• Extract provided:
== Segment start ==
The standard, inpatient, drug rehab program lasts 30 days, or less.

According to the National Institute on Drug Abuse, programs consisting of 90 days or more are necessary for increasing the success rates of recovering addicts. Thirty and 60 days rehab programs do not give addiction specialists enough time to teach addicts vital coping and life skills they need to avoid relapse.

In addition, the risk for overdose rises for addicts in short-term rehab due to their tolerance for drugs dropping following detoxification. In other words, if they start using soon after leaving drug rehab, they typically use the same amount of drugs they were using before entering rehab.

  • The industry success rate for patients who stay in residential rehab for 30 days or less is approximately 10-15%. However, the success rate for people who stay 90 days or more is 60-70%

An article published in the New England Journal of Medicine found that inmates detoxifying in short-term prison programs “are 129 times more likely to die from an overdose during the first two weeks of their release.”

Unfortunately, the time spent in a facility depends on how long an addict’s health insurance will pay for the program. Since most addicts rely on Medicaid, they only qualify for less time treatment.

  • Unfortunately, 1 month (or less) is not enough to address the unique and complex needs of drug  and alcohol addicts. In fact, addiction experts claim one month only detoxifies addicts but does nothing to prevent relapse.

Another study put out by the American Journal of Drug and Alcohol Abuse found that length of stay in residential substance abuse treatment “was a major determinant of treatment effectiveness”.

Patients in treatment for at least 90 days achieved a nearly 80 percent abstinence rate (no relapse events), about the same for patients remaining in treatment for six months.

The article notes that patients successfully completing drug rehab treatment required at least six months of treatment to achieve sobriety without relapse.

Research further indicates there is indeed a minimum amount of time, (specifically, at least 90 days), patients must spend in a drug rehab program to benefit from the program’s personalized, in-depth services.
== Segment end ==
• Source information:
== Segment start ==
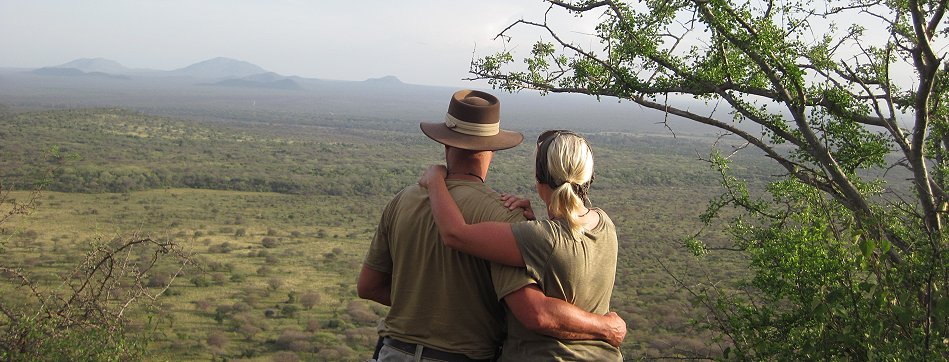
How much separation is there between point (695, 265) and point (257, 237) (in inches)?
774

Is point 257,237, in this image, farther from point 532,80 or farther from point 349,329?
point 532,80

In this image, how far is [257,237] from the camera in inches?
1334

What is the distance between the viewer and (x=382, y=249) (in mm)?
2170

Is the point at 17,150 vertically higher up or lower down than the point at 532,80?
lower down

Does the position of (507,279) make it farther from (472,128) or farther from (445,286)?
(472,128)

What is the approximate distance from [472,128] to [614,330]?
2.19 ft

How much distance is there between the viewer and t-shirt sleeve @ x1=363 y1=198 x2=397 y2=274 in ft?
6.96

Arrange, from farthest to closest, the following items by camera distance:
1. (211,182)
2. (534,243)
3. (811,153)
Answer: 1. (211,182)
2. (811,153)
3. (534,243)

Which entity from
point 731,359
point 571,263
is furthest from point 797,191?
point 571,263

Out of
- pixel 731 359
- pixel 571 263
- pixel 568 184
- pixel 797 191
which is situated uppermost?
pixel 568 184

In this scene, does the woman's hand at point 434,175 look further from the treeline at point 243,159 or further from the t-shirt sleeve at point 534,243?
the treeline at point 243,159

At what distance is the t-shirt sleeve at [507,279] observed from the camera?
1.79 metres

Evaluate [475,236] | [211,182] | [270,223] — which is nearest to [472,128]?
[475,236]

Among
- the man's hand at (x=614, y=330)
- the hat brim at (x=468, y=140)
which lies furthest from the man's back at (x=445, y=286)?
the man's hand at (x=614, y=330)
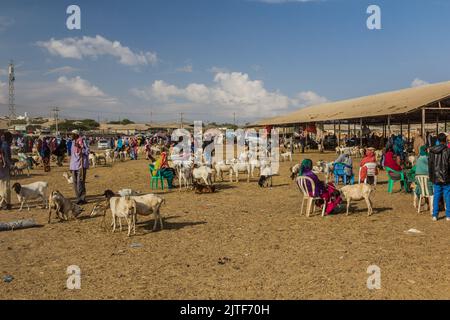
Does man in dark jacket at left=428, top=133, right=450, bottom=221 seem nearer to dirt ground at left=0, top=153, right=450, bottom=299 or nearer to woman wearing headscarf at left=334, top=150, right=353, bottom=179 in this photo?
dirt ground at left=0, top=153, right=450, bottom=299

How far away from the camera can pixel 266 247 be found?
729cm

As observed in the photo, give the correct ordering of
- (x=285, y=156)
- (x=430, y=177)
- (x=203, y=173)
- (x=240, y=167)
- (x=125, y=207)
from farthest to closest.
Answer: (x=285, y=156), (x=240, y=167), (x=203, y=173), (x=430, y=177), (x=125, y=207)

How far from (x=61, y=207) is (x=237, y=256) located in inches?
190

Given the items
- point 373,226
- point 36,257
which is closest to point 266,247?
point 373,226

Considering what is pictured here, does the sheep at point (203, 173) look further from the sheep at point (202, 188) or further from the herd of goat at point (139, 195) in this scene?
the sheep at point (202, 188)

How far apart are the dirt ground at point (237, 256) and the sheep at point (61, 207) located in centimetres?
26

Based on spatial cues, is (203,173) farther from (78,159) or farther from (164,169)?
(78,159)

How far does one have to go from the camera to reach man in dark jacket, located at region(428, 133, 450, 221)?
8609 millimetres

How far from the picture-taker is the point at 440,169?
864 cm

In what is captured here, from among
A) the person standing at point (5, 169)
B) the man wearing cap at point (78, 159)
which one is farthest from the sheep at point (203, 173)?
the person standing at point (5, 169)

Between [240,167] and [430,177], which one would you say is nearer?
[430,177]

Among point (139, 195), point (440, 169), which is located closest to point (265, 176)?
point (139, 195)

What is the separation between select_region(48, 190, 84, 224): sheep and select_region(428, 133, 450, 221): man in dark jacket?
789 cm
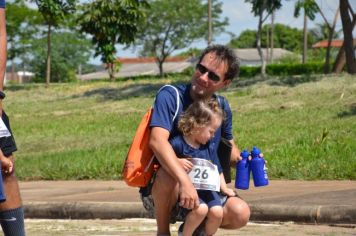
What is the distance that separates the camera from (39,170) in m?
15.8

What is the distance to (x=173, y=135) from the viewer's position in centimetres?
631

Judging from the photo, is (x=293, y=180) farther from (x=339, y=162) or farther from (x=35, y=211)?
(x=35, y=211)

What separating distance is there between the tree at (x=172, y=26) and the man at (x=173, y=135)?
71.8 meters

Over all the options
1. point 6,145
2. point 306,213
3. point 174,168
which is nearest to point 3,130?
point 6,145

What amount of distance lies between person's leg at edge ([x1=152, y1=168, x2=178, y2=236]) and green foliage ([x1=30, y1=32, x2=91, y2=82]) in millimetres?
75494

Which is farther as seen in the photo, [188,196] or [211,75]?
[211,75]

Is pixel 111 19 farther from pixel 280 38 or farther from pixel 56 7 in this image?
pixel 280 38

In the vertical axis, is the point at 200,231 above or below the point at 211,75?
below

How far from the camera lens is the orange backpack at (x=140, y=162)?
620 centimetres

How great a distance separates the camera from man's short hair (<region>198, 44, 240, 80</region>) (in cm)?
623

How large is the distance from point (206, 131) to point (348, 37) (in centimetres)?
2171

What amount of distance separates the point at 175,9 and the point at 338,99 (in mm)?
58928

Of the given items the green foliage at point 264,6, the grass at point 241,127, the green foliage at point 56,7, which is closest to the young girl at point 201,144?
the grass at point 241,127

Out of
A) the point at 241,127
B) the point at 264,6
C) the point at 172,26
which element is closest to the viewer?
the point at 241,127
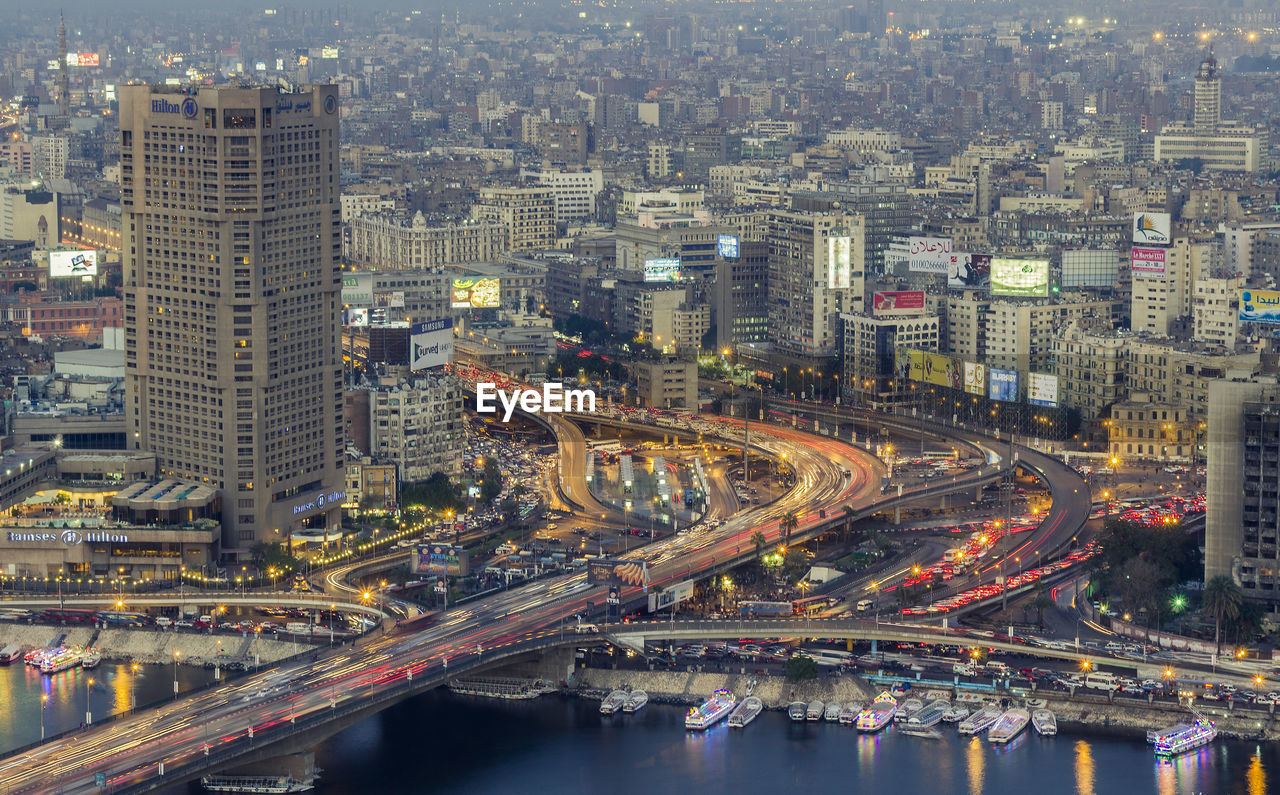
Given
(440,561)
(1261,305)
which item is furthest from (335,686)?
(1261,305)

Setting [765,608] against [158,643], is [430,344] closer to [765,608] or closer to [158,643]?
[158,643]

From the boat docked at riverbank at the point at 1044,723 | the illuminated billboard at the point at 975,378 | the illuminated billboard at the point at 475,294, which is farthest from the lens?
the illuminated billboard at the point at 475,294

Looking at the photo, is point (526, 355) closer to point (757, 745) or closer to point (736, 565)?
point (736, 565)

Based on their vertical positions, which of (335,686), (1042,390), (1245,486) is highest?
(1042,390)

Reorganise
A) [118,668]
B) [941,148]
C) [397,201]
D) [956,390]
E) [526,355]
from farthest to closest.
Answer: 1. [941,148]
2. [397,201]
3. [526,355]
4. [956,390]
5. [118,668]

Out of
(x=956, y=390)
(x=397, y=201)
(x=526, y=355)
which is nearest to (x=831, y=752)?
(x=956, y=390)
== Segment end ==
• Problem requirements: Reproduce the passage on drug rehab program length from "According to the" up to and including "before entering rehab.", word for word. The items play no part in what comes next.

• Exercise result:
According to the National Institute on Drug Abuse, programs consisting of 90 days or more are necessary for increasing the success rates of recovering addicts. Thirty and 60 days rehab programs do not give addiction specialists enough time to teach addicts vital coping and life skills they need to avoid relapse.

In addition, the risk for overdose rises for addicts in short-term rehab due to their tolerance for drugs dropping following detoxification. In other words, if they start using soon after leaving drug rehab, they typically use the same amount of drugs they were using before entering rehab.